Thursday, July 3, 1947 (Morning session)

MR. BROGAN: Would you care to talk about tenure?

JUSTICE COLIE: I have no doubt about that whatsoever, Judge Brogan. I think the way to get at things is to give the judges tenure during good behavior.

MR. BROGAN: Would you favor giving tenure to the judges of the court of last resort without probationary terms, and to the trial judges tenure after probationary terms?

JUSTICE COLIE: Perhaps, Judge Brogan, the probationary term is the best thing in the long run.
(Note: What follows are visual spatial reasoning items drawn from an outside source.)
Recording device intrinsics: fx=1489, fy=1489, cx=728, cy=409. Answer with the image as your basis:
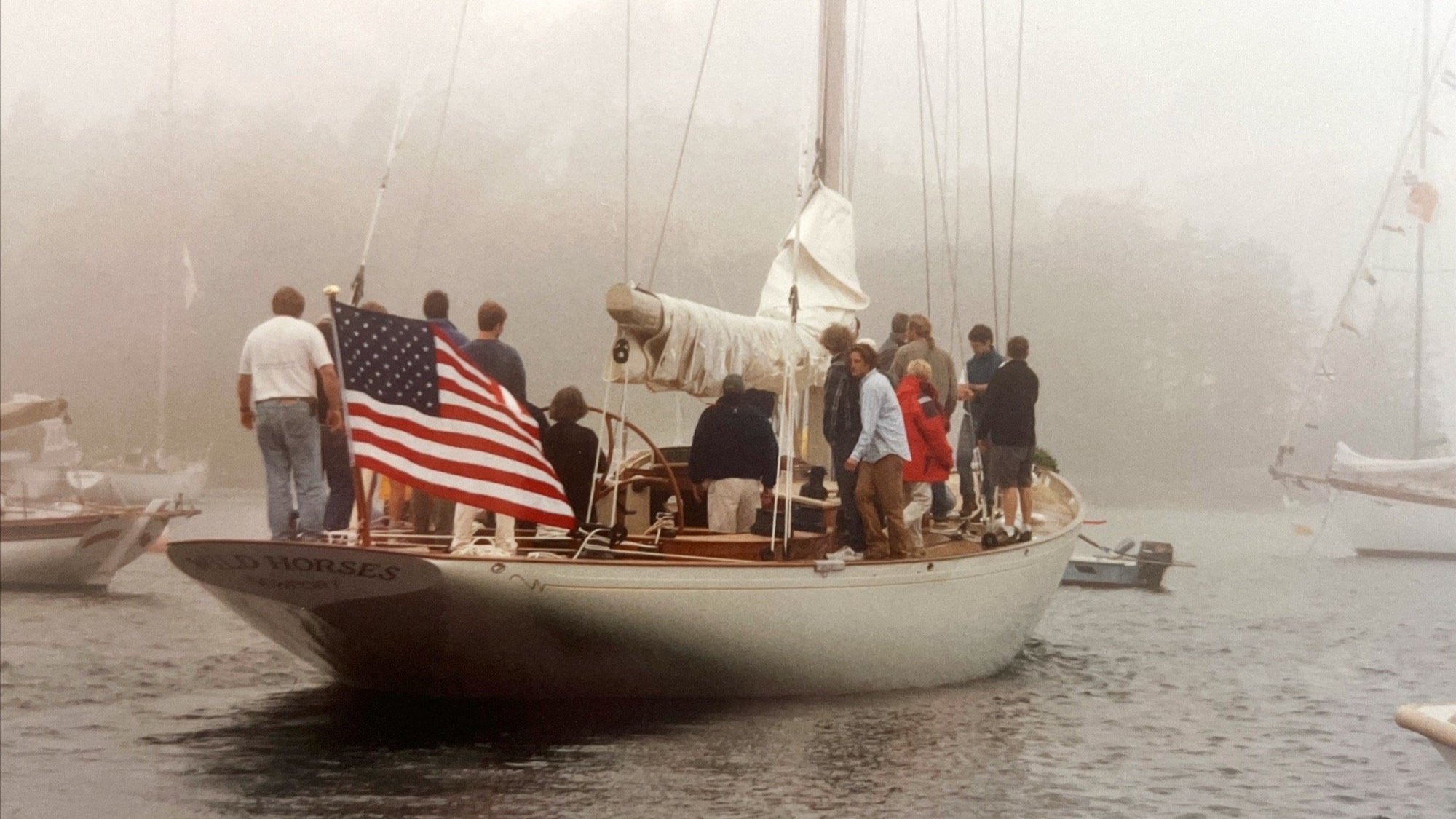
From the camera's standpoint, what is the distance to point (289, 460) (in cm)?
734

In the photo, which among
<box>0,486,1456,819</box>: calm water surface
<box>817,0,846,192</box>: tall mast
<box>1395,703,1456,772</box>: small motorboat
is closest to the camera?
<box>1395,703,1456,772</box>: small motorboat

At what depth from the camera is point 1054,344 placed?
32750 mm

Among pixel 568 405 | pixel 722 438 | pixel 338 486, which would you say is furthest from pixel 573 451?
pixel 338 486

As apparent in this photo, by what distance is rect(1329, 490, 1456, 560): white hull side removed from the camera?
20578mm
Mistakes do happen, and if they happen it is better to be able to correct them when it would be least painful to everyone concerned, and that would seem to be at the end of a probationary period which I don't think should be seven years.

MR. GEORGE F. SMITH: How long do you think it should be, Justice Colie?

JUSTICE COLIE: Well, I think it should be considerably less than that. Everyone should be able to tell in considerably less than five years, whether a judge has those qualities which make him acceptable.

COMMITTEE MEMBER: I wouldn't make it less than five, sir.

MR. SMITH: I don't expect it to happen in New Jersey, but it is possible the Governor appointing the justice might, within his own term, change that probationary appointment to a permanent appointment. If, for example, as is proposed, the Governor's term is for four years with the opportunity to succeed himself, he would be in office eight years. Do you think we should concern ourselves with the possibility that we would get the wrong kind of Governor in some future years, that we should protect ourselves against a particular Governor packing that court with men of his own choice?


MR. SMITH: It is a possibility, though?

JUSTICE COLIE: It is a possibility, but frankly, it is a condition which I am just unable reasonably to conceive happening.

MR. SMITH: The thing that concerns me in my question - the probationary period is one thing, permanent appointment for life depends upon good behavior, or some other condition, that could freeze that justice in the highest court -

JUSTICE COLIE: I might add one thing in connection with life tenure, or tenure during good behavior. I would like to have some more workable method of removal for cause than impeachment.

MR. SMITH: Before you pass to life tenure - looking back to our history, has this trial period, as far as our high court is concerned, meant anything? As you look back on cases, has there ever been an occasion where there has been denial of reappointment after a first term? I am talking about our top level courts.